**TASK DETAILS:**
Please copy each line of the data that includes the string "google".

[Start of section]

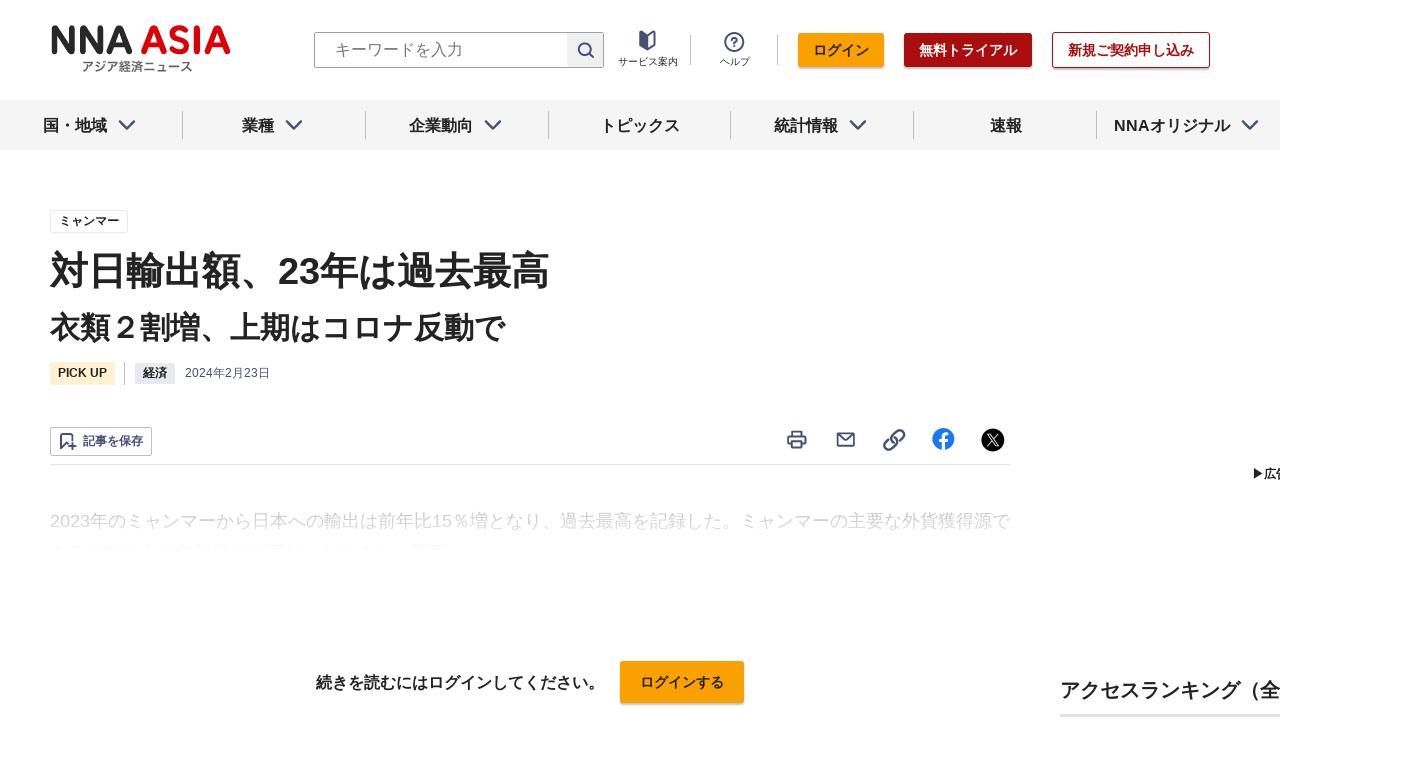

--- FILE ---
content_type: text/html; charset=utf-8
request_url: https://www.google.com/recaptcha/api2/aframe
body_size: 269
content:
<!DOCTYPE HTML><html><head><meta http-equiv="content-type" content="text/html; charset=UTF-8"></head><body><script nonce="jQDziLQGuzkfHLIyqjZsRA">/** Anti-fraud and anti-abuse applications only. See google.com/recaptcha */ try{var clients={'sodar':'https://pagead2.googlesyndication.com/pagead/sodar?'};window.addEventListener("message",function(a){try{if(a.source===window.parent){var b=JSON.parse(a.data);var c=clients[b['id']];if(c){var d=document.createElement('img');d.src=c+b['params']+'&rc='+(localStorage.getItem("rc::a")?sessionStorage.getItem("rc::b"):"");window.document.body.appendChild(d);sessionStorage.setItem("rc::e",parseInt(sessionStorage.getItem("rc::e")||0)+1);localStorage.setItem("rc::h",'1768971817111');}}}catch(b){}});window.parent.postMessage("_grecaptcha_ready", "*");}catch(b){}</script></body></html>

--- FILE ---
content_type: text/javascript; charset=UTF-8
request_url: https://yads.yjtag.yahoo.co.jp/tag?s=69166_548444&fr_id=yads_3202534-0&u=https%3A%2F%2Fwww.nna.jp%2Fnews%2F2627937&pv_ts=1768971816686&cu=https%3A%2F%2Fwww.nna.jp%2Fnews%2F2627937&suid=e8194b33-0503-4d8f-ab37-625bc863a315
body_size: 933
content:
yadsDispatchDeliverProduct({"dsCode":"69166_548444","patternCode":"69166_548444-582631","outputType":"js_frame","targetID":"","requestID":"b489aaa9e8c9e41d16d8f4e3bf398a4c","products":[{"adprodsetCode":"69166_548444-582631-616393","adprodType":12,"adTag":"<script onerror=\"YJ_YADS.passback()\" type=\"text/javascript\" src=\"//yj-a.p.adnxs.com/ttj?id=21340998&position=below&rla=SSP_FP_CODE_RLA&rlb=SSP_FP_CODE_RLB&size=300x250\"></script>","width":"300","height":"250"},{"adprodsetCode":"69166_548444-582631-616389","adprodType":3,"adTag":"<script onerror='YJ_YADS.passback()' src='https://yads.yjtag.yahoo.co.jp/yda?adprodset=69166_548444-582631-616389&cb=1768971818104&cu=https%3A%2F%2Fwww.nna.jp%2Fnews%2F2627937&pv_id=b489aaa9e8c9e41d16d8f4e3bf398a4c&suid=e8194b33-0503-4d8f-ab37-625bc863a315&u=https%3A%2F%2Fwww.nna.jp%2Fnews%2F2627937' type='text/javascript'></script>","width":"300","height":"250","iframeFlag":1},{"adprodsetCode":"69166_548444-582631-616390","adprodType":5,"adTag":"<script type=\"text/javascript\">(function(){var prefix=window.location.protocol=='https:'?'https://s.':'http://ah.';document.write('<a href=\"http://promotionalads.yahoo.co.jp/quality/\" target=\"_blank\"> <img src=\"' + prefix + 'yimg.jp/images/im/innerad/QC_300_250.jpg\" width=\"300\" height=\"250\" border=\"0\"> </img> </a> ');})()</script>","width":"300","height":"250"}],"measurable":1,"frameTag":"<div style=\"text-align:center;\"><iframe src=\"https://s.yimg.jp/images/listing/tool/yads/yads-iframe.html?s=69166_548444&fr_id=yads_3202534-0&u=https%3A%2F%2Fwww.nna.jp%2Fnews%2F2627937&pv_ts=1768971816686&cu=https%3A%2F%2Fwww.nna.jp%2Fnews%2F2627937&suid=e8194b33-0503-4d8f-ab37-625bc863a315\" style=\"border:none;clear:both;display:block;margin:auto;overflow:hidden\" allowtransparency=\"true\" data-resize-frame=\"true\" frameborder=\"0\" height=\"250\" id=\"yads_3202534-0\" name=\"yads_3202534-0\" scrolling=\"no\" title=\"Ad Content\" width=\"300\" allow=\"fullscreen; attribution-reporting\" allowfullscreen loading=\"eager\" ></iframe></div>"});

[End of section]

**RESULT:**
request_url: https://www.google.com/recaptcha/api2/aframe
<!DOCTYPE HTML><html><head><meta http-equiv="content-type" content="text/html; charset=UTF-8"></head><body><script nonce="jQDziLQGuzkfHLIyqjZsRA">/** Anti-fraud and anti-abuse applications only. See google.com/recaptcha */ try{var clients={'sodar':'https://pagead2.googlesyndication.com/pagead/sodar?'};window.addEventListener("message",function(a){try{if(a.source===window.parent){var b=JSON.parse(a.data);var c=clients[b['id']];if(c){var d=document.createElement('img');d.src=c+b['params']+'&rc='+(localStorage.getItem("rc::a")?sessionStorage.getItem("rc::b"):"");window.document.body.appendChild(d);sessionStorage.setItem("rc::e",parseInt(sessionStorage.getItem("rc::e")||0)+1);localStorage.setItem("rc::h",'1768971817111');}}}catch(b){}});window.parent.postMessage("_grecaptcha_ready", "*");}catch(b){}</script></body></html>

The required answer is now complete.